▼
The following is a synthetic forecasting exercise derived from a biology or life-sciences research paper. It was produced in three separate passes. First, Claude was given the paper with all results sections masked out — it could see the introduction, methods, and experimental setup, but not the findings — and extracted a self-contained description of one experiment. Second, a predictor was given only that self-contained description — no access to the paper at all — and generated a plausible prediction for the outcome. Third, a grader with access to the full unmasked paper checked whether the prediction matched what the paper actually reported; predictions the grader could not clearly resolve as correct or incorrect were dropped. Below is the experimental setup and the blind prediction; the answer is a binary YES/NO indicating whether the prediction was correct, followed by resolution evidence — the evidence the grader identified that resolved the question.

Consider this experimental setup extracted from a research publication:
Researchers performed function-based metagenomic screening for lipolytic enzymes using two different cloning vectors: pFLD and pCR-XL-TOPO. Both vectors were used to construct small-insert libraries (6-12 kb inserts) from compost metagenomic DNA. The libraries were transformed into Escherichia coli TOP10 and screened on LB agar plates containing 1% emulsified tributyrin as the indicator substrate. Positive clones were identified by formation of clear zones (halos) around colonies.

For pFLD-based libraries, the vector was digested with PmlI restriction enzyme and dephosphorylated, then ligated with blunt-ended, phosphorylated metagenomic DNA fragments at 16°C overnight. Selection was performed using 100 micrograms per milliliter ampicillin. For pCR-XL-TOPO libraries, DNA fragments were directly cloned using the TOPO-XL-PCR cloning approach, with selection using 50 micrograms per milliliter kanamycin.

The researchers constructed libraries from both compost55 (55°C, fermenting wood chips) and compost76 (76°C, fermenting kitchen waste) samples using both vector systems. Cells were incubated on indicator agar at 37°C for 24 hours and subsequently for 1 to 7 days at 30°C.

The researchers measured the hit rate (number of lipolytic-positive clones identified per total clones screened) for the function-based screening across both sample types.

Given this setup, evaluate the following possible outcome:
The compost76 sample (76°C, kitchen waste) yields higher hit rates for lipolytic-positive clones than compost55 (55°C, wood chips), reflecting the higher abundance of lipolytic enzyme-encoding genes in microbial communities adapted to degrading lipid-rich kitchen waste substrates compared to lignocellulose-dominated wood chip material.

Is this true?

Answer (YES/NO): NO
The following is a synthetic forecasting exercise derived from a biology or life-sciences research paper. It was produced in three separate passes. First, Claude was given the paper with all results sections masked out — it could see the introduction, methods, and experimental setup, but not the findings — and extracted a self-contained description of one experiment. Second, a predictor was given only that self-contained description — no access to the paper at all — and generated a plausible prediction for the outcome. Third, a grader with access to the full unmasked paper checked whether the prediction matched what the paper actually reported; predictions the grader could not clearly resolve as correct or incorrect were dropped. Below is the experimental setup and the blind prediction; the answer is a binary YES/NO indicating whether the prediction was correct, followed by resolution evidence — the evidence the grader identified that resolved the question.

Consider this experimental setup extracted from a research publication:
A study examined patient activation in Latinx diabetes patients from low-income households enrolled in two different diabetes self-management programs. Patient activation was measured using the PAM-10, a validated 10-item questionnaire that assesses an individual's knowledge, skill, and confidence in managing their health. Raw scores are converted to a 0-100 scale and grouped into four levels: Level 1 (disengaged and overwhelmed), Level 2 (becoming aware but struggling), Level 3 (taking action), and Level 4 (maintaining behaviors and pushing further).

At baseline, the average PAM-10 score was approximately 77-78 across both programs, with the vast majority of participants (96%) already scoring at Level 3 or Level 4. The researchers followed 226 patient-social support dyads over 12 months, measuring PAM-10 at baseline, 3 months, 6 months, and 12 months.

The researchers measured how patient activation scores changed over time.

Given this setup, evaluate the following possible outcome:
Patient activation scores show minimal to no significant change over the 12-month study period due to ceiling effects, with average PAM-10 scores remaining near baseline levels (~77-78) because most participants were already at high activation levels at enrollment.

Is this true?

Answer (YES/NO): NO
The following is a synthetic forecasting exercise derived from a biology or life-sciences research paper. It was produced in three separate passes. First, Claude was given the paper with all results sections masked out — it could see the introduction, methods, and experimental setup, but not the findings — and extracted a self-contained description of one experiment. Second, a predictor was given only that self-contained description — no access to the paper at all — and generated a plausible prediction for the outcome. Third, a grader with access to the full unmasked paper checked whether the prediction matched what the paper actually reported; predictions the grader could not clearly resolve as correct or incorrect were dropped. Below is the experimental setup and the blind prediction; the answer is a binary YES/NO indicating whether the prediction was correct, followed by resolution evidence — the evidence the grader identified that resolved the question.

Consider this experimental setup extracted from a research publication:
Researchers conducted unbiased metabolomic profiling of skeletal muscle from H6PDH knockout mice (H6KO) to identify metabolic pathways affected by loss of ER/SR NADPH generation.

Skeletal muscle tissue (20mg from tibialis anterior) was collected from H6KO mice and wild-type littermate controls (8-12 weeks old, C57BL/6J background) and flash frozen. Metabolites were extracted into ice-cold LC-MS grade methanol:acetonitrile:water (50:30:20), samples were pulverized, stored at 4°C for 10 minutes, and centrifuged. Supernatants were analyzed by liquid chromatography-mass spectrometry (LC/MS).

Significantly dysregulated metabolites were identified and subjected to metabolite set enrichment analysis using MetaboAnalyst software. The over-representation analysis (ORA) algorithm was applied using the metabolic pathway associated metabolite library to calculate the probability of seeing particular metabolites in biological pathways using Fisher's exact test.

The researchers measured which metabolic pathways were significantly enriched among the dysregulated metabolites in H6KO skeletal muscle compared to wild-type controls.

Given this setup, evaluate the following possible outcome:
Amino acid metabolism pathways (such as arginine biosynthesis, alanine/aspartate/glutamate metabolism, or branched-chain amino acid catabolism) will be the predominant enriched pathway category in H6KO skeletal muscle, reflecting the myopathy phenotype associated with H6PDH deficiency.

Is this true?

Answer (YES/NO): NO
▲
## [Problem to solve]
Find and copy each line of the listing above that holds the word "associated".

## [Completed task]
Significantly dysregulated metabolites were identified and subjected to metabolite set enrichment analysis using MetaboAnalyst software. The over-representation analysis (ORA) algorithm was applied using the metabolic pathway associated metabolite library to calculate the probability of seeing particular metabolites in biological pathways using Fisher's exact test.
Amino acid metabolism pathways (such as arginine biosynthesis, alanine/aspartate/glutamate metabolism, or branched-chain amino acid catabolism) will be the predominant enriched pathway category in H6KO skeletal muscle, reflecting the myopathy phenotype associated with H6PDH deficiency.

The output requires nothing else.